Brutally Stunningly beautiful pictures of this amazing GT-R.

That video redefines FAST! 

Lovin' it :smokin: 

Miguel.


----------



## DCD (Jun 28, 2001)

Thanks guys, your comments makes it worth while posting pix. But I'm afraid I'm not uploading hi-res wallpapers....As much as I'd love to do it I'm sure they would end up on the pages of Slick Magazine over in Ireland!


----------



## bkvj (Feb 13, 2006)

DCD said:


> Thanks guys, your comments makes it worth while posting pix.
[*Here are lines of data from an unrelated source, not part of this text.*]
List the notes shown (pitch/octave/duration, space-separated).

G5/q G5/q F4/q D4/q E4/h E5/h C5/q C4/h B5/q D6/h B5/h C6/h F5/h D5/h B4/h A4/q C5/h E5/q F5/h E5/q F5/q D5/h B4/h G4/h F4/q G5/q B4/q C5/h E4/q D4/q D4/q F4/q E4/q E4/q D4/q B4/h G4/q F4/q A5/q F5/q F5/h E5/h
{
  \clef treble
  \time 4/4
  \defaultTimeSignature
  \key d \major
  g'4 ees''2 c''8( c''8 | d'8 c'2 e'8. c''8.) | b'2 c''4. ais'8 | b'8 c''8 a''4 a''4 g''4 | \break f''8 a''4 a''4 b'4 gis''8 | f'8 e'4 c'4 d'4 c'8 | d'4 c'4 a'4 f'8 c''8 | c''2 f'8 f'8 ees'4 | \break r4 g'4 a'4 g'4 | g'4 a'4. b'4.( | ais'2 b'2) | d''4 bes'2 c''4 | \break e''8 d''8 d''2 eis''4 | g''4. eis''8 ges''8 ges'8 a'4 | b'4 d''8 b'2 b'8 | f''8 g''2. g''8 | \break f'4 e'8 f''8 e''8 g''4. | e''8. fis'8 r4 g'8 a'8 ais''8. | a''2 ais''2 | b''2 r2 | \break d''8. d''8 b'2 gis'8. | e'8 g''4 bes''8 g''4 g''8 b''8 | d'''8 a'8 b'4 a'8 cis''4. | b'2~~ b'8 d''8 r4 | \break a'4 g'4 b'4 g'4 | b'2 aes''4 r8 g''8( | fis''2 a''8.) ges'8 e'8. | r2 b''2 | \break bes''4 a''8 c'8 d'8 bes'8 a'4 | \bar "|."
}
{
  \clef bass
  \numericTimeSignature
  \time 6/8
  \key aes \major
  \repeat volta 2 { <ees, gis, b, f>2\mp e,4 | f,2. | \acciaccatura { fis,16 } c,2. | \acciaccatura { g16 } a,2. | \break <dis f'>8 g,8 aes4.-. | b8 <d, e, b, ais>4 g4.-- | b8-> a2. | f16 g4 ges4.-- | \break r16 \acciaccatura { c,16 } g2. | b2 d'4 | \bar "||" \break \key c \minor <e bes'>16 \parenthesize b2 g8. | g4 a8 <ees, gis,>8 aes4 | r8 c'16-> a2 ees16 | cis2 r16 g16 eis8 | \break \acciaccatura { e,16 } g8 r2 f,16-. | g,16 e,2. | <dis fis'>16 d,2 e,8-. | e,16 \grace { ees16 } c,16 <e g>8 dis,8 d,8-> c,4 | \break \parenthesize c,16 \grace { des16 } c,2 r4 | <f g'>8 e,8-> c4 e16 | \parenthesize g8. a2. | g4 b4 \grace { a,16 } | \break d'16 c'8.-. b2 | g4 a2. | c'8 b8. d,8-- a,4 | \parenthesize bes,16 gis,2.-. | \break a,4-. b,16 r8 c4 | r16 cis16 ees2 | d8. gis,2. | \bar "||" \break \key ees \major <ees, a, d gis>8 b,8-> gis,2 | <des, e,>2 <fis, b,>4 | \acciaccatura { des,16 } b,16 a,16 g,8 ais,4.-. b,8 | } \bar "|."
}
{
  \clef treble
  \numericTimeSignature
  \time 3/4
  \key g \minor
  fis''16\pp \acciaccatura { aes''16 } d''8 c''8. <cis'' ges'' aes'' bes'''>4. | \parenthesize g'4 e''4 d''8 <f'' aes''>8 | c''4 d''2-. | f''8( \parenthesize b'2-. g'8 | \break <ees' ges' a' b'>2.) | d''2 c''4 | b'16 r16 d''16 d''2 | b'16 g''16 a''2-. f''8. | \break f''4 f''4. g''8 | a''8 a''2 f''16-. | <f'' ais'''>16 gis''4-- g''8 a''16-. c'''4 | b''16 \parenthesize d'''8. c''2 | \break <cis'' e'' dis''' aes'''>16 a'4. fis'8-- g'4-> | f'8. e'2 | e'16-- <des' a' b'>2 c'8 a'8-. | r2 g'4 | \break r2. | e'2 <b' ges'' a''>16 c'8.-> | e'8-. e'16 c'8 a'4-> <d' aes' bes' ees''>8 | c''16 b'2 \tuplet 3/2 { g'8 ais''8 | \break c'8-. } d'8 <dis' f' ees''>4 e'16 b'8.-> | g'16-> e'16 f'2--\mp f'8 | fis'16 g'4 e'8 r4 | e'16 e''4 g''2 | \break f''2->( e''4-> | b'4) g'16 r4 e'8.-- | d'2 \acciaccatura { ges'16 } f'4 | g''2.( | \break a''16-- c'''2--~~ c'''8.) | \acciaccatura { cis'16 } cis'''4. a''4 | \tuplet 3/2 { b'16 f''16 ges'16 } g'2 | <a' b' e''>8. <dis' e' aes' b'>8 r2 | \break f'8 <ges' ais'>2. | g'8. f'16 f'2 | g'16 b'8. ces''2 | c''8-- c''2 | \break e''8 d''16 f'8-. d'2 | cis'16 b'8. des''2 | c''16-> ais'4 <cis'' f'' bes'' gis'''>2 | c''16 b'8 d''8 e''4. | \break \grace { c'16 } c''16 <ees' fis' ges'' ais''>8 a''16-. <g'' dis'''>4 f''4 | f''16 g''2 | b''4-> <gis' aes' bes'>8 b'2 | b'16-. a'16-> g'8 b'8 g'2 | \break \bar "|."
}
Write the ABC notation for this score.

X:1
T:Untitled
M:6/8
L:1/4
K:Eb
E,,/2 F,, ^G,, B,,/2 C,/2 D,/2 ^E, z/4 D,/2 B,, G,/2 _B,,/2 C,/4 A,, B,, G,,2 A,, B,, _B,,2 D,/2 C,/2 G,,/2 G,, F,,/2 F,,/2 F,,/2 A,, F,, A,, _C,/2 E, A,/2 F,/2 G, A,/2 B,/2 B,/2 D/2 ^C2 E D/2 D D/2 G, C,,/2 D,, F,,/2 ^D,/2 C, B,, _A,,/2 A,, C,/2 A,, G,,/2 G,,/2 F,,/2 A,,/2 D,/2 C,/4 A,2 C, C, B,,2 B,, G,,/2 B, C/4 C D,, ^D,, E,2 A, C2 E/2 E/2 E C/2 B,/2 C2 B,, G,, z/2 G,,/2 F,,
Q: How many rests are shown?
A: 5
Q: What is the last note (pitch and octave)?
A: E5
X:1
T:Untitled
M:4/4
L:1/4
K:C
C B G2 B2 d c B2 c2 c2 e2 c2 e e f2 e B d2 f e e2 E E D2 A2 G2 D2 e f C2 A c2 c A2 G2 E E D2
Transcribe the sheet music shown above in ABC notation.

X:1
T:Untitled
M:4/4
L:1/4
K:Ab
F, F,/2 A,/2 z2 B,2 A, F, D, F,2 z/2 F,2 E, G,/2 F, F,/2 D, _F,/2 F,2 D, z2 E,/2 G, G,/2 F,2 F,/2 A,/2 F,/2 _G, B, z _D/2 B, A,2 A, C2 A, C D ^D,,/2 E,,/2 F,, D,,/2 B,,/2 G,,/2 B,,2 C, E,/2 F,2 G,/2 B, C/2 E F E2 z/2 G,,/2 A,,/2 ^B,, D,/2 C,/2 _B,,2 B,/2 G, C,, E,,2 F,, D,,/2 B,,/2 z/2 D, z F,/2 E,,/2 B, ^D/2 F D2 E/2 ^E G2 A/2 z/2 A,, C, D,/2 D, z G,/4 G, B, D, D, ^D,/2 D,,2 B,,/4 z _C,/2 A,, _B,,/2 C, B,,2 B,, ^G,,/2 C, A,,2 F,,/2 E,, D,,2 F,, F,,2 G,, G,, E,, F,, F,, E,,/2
But I'm afraid I'm not uploading hi-res wallpapers....As much as I'd love to do it I'm sure they would end up on the pages of Slick Magazine over in Ireland!


top job on the pics mate:smokin:, as always!

question:

have you made any pics of an R33 GTR?


----------



## maxman (Mar 13, 2006)

coool pic's mate 

Thanks


----------



## Bean (Oct 12, 2001)

Great stuff Dino 
Hope to read the article somewhere soon.


----------



## skyline_best (Jun 14, 2007)

what gear is that ??


----------



## magoo (Nov 7, 2005)

Beast


----------



## hyrev (Apr 30, 2004)

skyline_best said:


> what gear is that ??


1st, then 2nd, after that 3rd, 4th, maybe even 5th.
He goes back to 4th and 3rd a few times and then etc.... LOL


----------